The findings of the study are based on the LVI–IPCC approach, which reveals that Ur watershed is the most vulnerable out of the four watersheds. The difference in the vulnerability arises because of differences in the watershed’s sensitivity, adaptive capacity and exposure to disaster and climate change. The agro-based households of the region are majorly exposed to extreme climate change, rising temperature and decreasing rainfall leading to occurrence of successive droughts.

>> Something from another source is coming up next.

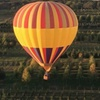 Air Carriage Hot Air Balloon Rides–Up to 48% Off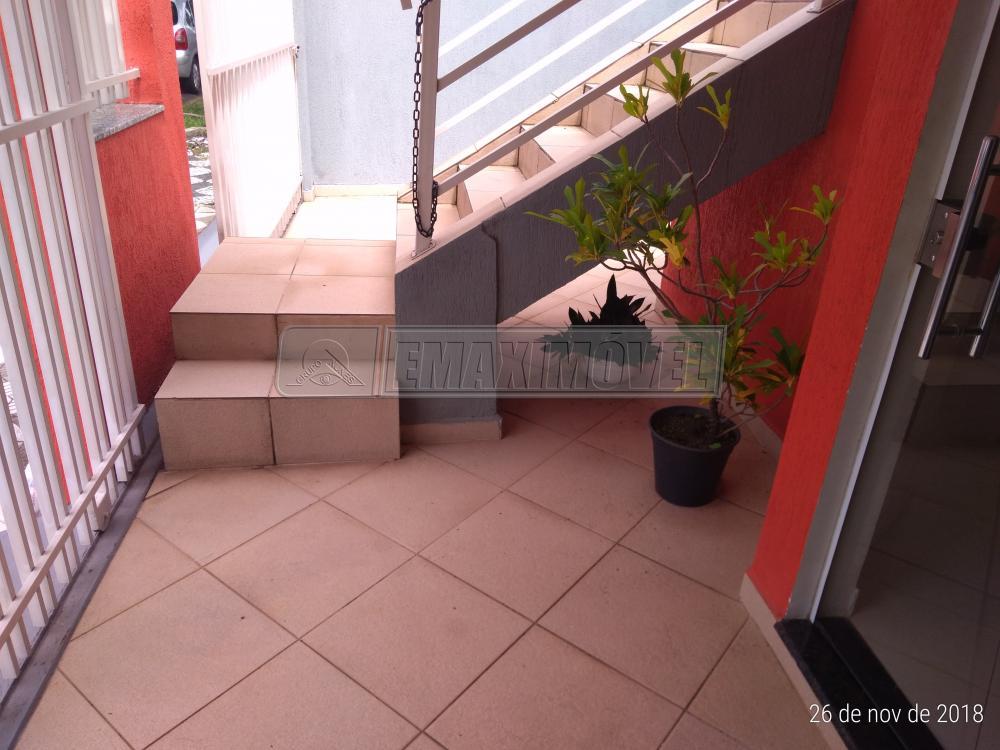 Alugar Casas / Comerciais em Sorocaba apenas R$ 3.000,00 - Foto 2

Some of the other reasons leading to high vulnerability of the regions are dependence on rain-fed agriculture which is highly sensitive to climate change, increasing pressure on natural resources, acute water shortage, over-extraction of groundwater, lack of infrastructure facilities, extreme poverty and high-scale migration from villages to towns. Based on the vulnerability assessment, the findings and the suggested adaptive strategies would enable the villagers of Bundelkhand to better adapt to the impacts of the climate change and enable government and local bodies to develop programmes and take initiatives to strengthen the most vulnerable villages.